■ **TASK DESCRIPTION**
In the code review reply, reproduce word for word the passage starting at "How is this" and ending at "me as it is.".

■ **EXTRACTED TEXT**
——————————
How is this safe? What prevents the page to be cleared under you?

If it's safe to race clear_page_dirty*() it has to be stated explicitly
with a reason why. It's not very clear to me as it is.

> +
> +		put_user_page(page);
> +	}
> +}
> +
> +/**
> + * put_user_pages_dirty() - release and dirty an array of gup-pinned pages
> + * @pages:  array of pages to be marked dirty and released.
> + * @npages: number of pages in the @pages array.
> + *
> + * "gup-pinned page" refers to a page that has had one of the get_user_pages()
> + * variants called on that page.
> + *
> + * For each page in the @pages array, make that page (or its head page, if a
> + * compound page) dirty, if it was previously listed as clean. Then, release
> + * the page using put_user_page().
> + *
> + * Please see the put_user_page() documentation for details.
> + *
> + * set_page_dirty(), which does not lock the page, is used here.
> + * Therefore, it is the caller's responsibility to ensure that this is
> + * safe. If not, then put_user_pages_dirty_lock() should be called instead.
> + *
> + */
> +void put_user_pages_dirty(struct page **pages, unsigned long npages)
> +{
> +	__put_user_pages_dirty(pages, npages, set_page_dirty);

Have you checked if compiler is clever enough eliminate indirect function
call here? Maybe it's better to go with an opencodded approach and get rid
of callbacks?


> +}
> +EXPORT_SYMBOL(put_user_pages_dirty);
> +
> +/**
> + * put_user_pages_dirty_lock() - release and dirty an array of gup-pinned pages
> + * @pages:  array of pages to be marked dirty and released.
> + * @npages: number of pages in the @pages array.
> + *
> + * For each page in the @pages array, make that page (or its head page, if a
> + * compound page) dirty, if it was previously listed as clean. Then, release
> + * the page using put_user_page().
> + *
> + * Please see the put_user_page() documentation for details.
> + *
> + * This is just like put_user_pages_dirty(), except that it invokes
> + * set_page_dirty_lock(), instead of set_page_dirty().
> + *
> + */
> +void put_user_pages_dirty_lock(struct page **pages, unsigned long npages)
> +{
> +	__put_user_pages_dirty(pages, npages, set_page_dirty_lock);
> +}
> +EXPORT_SYMBOL(put_user_pages_dirty_lock);
> +
> +/**
> + * put_user_pages() - release an array of gup-pinned pages.
> + * @pages:  array of pages to be marked dirty and released.
> + * @npages: number of pages in the @pages array.
> + *
> + * For each page in the @pages array, release the page using put_user_page().
> + *
> + * Please see the put_user_page() documentation for details.
> + */
> +void put_user_pages(struct page **pages, unsigned long npages)
> +{
> +	unsigned long index;
> +
> +	for (index = 0; index < npages; index++)
> +		put_user_page(pages[index]);

I believe there's an room for improvement for compound pages.

If there's multiple consequential pages in the array that belong to the
same compound page we can get away with a single atomic operation to
handle them all.

> +}
> +EXPORT_SYMBOL(put_user_pages);
> +
>  static struct page *no_page_table(struct vm_area_struct *vma,
>  		unsigned int flags)
>  {
> -- 
> 2.21.0
> 

-- 
 Kirill A. Shutemov
——————————
■ **DATA ENTRIES**
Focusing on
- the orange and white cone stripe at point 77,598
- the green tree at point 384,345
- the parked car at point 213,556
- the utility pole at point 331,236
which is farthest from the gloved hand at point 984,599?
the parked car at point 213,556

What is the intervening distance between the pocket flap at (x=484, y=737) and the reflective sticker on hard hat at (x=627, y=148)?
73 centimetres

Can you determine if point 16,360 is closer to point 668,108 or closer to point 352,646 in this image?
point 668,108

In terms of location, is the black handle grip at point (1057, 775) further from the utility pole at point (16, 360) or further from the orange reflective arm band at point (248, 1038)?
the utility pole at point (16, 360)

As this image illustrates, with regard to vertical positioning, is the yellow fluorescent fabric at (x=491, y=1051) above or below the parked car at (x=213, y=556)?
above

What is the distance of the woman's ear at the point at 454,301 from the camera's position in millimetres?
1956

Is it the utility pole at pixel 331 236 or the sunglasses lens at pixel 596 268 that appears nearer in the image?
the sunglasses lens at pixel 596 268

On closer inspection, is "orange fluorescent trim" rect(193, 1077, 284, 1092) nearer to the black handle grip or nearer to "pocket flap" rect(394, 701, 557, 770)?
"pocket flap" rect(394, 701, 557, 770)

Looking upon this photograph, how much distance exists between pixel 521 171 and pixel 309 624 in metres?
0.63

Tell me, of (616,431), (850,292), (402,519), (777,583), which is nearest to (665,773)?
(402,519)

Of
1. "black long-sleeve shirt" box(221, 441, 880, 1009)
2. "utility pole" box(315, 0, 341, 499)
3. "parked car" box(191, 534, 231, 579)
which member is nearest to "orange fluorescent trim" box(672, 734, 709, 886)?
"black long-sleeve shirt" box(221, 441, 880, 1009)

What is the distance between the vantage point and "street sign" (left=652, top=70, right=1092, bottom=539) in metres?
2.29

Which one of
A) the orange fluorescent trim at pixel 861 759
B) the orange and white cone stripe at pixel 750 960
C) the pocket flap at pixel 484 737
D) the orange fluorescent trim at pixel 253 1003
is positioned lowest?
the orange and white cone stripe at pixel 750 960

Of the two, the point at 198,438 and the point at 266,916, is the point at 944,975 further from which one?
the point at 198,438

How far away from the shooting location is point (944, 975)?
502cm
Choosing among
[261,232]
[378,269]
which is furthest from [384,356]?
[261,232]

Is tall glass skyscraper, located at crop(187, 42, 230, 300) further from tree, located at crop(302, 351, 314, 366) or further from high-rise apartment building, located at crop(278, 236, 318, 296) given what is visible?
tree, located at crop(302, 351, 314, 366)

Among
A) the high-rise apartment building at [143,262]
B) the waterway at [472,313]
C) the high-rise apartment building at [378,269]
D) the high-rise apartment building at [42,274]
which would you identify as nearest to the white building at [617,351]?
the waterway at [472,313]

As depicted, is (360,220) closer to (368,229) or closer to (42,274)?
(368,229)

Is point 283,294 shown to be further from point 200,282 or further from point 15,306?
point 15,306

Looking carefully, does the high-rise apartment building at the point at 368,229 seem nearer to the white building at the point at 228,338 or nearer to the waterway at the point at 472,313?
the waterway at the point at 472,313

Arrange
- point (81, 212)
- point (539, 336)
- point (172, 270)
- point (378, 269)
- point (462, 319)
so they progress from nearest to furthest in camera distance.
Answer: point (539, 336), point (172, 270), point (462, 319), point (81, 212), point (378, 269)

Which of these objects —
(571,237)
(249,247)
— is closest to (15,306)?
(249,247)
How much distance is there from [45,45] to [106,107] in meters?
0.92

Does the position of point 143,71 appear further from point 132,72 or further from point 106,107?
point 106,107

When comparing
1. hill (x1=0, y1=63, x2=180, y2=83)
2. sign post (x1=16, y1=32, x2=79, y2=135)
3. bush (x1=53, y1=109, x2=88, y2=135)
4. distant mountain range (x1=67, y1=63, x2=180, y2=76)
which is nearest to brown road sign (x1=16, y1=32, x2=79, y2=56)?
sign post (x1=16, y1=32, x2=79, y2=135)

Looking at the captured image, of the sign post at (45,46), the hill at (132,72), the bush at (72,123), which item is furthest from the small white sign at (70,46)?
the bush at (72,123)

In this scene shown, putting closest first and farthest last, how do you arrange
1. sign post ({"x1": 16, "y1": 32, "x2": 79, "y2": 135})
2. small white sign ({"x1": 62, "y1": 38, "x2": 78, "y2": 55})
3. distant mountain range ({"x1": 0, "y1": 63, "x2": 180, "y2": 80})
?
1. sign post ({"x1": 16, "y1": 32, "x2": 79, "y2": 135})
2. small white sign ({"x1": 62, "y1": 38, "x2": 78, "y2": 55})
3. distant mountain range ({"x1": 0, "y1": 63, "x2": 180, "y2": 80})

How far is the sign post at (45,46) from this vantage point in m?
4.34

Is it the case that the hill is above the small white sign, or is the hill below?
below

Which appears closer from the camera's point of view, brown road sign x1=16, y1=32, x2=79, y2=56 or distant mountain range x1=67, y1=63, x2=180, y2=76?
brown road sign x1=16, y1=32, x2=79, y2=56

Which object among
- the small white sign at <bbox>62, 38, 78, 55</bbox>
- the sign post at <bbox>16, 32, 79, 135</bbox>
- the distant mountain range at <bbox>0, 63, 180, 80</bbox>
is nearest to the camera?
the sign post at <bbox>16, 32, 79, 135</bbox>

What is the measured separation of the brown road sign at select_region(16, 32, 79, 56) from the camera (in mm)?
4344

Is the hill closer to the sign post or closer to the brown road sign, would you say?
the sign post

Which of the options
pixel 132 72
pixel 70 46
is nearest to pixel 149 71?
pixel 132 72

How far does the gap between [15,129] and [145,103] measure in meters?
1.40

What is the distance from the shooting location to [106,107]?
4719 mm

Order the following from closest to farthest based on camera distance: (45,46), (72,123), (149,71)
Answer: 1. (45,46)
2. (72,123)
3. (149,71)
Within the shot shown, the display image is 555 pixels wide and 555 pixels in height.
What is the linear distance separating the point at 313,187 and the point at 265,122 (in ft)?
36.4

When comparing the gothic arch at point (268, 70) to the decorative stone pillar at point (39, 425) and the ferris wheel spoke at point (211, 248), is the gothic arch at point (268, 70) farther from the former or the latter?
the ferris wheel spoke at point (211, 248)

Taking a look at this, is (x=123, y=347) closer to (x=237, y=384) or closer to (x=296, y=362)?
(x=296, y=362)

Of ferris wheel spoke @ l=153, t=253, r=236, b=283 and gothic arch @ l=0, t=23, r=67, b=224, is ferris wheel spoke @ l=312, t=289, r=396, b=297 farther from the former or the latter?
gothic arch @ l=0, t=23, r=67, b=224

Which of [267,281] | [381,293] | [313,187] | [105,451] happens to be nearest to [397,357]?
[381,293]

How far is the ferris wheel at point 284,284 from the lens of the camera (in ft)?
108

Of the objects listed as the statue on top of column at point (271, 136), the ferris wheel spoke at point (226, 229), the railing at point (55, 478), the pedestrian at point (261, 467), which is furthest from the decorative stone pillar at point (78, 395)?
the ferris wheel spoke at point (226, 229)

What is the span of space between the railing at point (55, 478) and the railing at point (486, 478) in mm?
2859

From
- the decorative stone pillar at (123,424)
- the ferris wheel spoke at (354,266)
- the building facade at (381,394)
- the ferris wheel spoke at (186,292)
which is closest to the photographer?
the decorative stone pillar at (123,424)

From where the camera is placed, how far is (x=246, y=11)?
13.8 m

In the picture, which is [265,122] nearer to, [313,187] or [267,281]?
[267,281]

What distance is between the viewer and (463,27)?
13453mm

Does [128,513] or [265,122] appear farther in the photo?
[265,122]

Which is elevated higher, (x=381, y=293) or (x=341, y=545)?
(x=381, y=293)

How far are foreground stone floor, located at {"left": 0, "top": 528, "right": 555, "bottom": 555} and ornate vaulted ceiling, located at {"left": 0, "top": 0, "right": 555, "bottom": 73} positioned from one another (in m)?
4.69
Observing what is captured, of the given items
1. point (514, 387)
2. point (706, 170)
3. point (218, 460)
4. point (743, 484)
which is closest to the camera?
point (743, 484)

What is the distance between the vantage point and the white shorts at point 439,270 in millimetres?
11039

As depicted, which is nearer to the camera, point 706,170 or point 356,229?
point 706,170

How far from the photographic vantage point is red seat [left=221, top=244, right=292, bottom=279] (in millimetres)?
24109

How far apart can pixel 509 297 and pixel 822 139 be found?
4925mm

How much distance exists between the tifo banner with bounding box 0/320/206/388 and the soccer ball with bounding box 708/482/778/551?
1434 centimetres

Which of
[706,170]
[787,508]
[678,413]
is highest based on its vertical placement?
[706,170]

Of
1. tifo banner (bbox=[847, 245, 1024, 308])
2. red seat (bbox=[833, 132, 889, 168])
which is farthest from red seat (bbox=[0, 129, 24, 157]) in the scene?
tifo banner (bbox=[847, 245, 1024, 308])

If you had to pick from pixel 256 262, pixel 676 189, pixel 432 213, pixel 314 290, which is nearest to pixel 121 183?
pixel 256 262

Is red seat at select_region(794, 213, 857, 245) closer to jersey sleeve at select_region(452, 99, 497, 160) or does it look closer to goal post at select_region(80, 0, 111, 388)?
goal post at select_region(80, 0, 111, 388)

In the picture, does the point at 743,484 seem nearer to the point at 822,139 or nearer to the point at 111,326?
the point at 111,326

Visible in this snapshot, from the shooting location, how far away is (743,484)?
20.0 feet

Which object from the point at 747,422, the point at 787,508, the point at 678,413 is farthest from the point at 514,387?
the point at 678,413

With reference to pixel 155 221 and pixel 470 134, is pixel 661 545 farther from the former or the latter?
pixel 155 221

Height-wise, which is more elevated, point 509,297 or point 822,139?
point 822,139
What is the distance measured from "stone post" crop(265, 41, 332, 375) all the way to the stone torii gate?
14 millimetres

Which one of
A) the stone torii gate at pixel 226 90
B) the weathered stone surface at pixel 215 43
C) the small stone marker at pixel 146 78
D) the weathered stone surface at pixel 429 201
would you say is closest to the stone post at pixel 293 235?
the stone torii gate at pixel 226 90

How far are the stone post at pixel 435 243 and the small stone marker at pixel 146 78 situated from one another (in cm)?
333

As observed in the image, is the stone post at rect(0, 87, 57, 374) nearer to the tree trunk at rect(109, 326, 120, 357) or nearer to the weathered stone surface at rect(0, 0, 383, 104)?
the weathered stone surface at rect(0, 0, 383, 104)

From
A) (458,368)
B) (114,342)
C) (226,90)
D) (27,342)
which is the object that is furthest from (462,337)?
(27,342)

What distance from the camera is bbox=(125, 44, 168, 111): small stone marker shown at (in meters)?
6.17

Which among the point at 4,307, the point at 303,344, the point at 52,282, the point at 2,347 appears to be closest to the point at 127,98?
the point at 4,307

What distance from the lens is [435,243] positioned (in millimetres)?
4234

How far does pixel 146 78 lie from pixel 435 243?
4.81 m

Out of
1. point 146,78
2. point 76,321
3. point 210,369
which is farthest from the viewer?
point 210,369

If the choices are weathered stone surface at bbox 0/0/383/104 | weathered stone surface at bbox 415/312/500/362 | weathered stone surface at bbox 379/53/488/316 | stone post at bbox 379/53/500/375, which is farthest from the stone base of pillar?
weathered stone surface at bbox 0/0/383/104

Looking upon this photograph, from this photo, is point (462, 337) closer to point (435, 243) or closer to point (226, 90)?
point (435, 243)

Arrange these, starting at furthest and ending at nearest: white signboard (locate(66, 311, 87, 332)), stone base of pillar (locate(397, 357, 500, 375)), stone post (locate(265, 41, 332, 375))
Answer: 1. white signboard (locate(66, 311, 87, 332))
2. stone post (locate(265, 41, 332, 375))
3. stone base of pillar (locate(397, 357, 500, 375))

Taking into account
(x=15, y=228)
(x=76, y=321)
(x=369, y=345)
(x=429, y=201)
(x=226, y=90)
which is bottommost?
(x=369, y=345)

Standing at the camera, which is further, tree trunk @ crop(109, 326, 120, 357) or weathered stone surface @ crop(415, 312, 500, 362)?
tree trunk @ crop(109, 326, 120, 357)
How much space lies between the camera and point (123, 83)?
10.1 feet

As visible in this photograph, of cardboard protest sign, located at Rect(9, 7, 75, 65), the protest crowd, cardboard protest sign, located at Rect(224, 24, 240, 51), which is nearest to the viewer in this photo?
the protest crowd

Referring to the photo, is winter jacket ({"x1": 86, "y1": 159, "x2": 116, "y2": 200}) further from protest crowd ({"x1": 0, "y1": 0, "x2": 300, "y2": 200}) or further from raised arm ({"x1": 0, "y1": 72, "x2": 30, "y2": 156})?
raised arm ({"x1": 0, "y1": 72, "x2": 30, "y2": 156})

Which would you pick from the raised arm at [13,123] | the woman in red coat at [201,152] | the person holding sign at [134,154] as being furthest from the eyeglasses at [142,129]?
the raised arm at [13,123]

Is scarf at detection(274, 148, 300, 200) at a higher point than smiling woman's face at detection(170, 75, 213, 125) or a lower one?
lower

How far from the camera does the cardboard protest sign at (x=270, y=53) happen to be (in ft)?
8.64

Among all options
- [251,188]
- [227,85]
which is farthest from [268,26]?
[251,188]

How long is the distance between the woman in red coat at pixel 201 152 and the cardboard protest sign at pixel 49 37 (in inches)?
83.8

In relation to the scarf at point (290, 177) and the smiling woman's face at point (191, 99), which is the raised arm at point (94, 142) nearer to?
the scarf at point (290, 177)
——————————
■ **ANSWER FOR THIS EXERCISE**
How is this safe? What prevents the page to be cleared under you?

If it's safe to race clear_page_dirty*() it has to be stated explicitly
with a reason why. It's not very clear to me as it is.